— PROBLEM REQUIREMENTS —
Go to the line below containing "[camera trap, expert-labeled]" and print exactly from there through the line containing "common name: mountain lion", both included. Print nothing else.
*** DATA TO EXAMINE ***
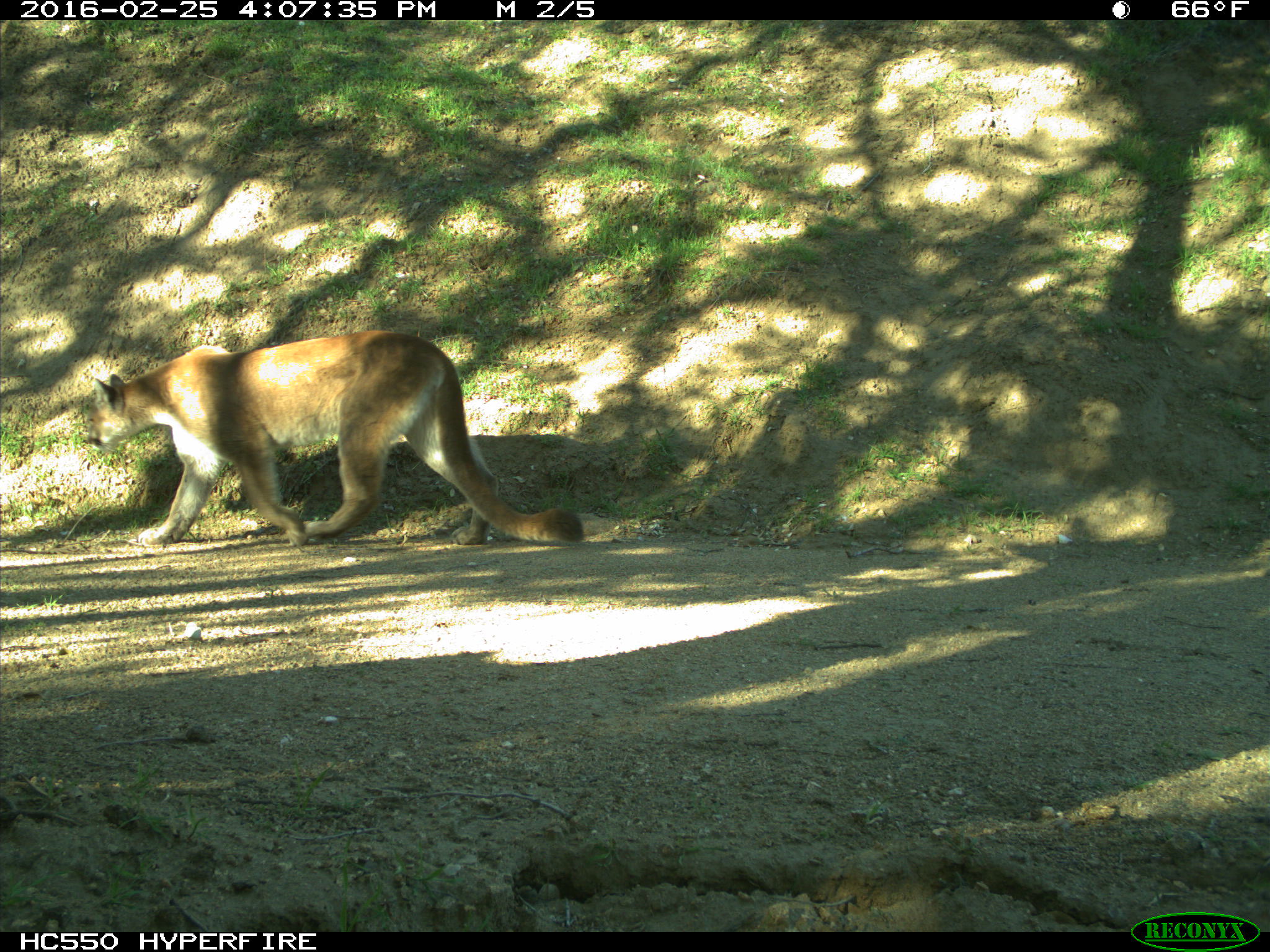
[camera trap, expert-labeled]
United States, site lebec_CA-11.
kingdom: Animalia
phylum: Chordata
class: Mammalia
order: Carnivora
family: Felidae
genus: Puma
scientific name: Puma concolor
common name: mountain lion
***
*** DATA TO EXAMINE ***
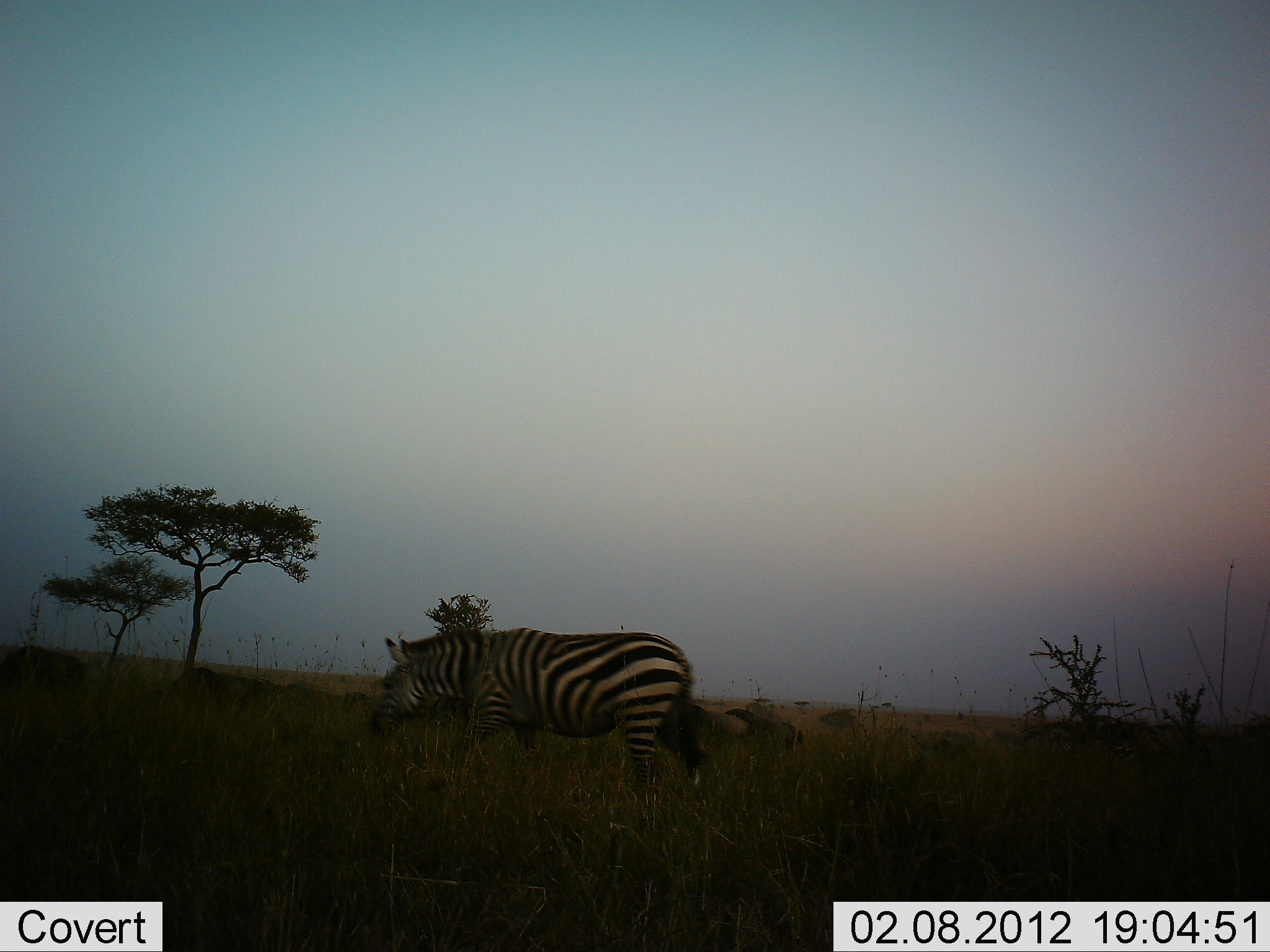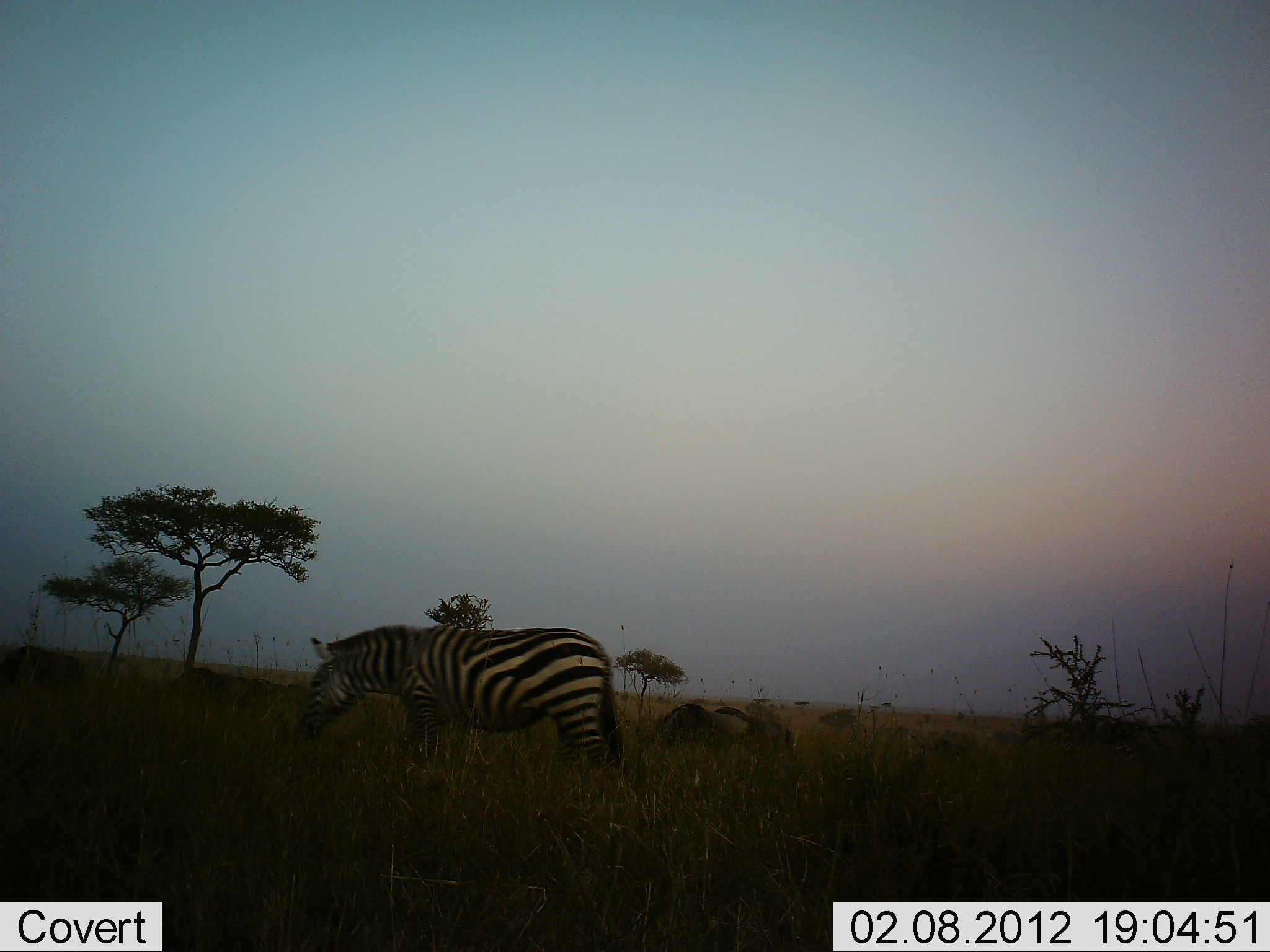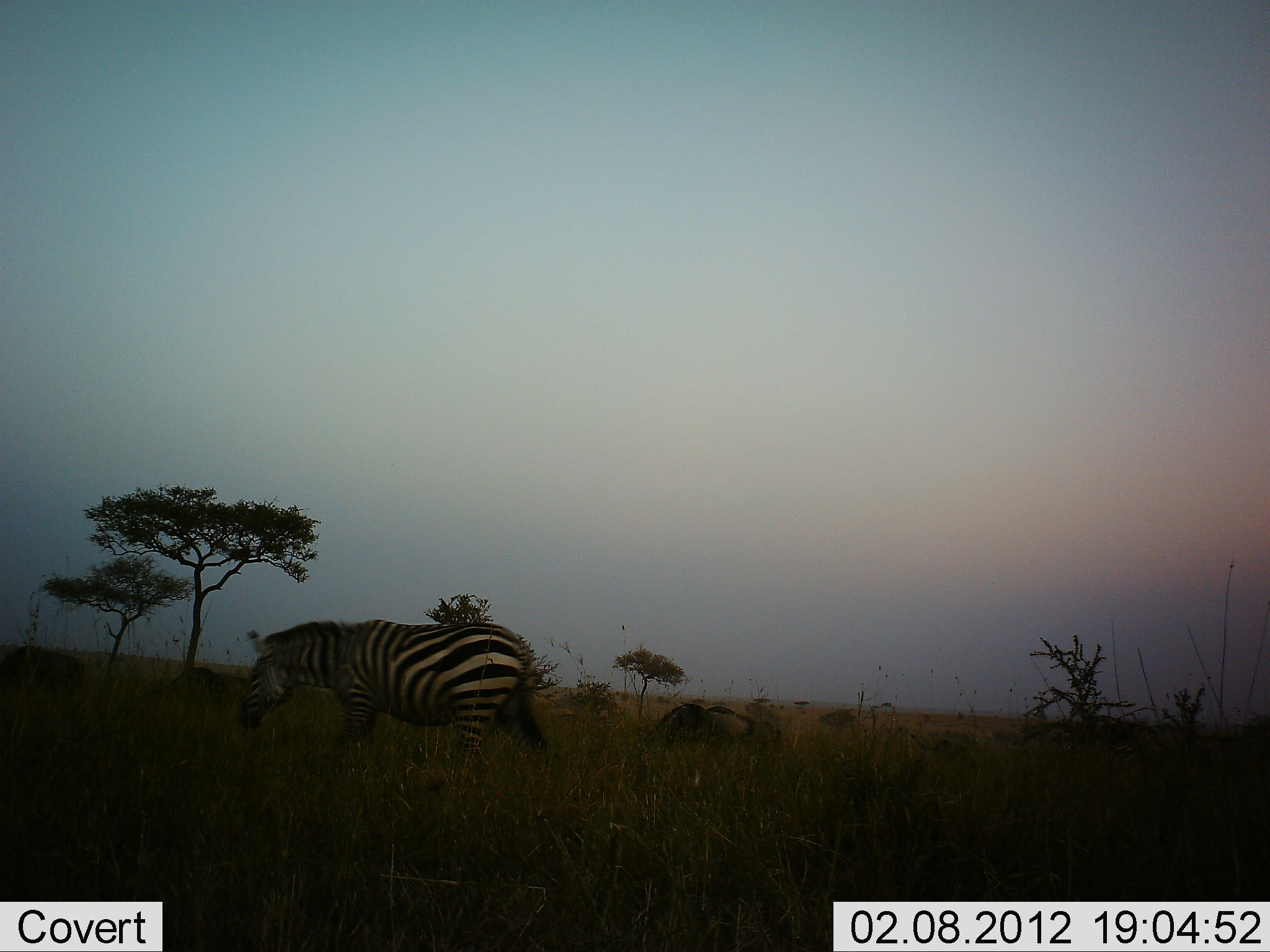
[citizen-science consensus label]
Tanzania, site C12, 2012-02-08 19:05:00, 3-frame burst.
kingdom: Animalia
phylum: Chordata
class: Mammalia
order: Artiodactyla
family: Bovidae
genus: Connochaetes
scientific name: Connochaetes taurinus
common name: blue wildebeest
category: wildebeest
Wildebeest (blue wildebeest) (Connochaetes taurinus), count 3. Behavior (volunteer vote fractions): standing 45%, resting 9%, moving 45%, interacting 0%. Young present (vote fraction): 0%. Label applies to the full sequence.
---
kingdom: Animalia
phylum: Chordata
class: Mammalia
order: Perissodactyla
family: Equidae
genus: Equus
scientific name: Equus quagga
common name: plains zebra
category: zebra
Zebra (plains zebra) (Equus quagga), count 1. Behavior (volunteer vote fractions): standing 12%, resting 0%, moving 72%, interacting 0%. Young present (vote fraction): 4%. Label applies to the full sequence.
***
— SOLUTION TO THIS PROBLEM —
[camera trap, expert-labeled]
United States, site lebec_CA-11.
kingdom: Animalia
phylum: Chordata
class: Mammalia
order: Carnivora
family: Felidae
genus: Puma
scientific name: Puma concolor
common name: mountain lion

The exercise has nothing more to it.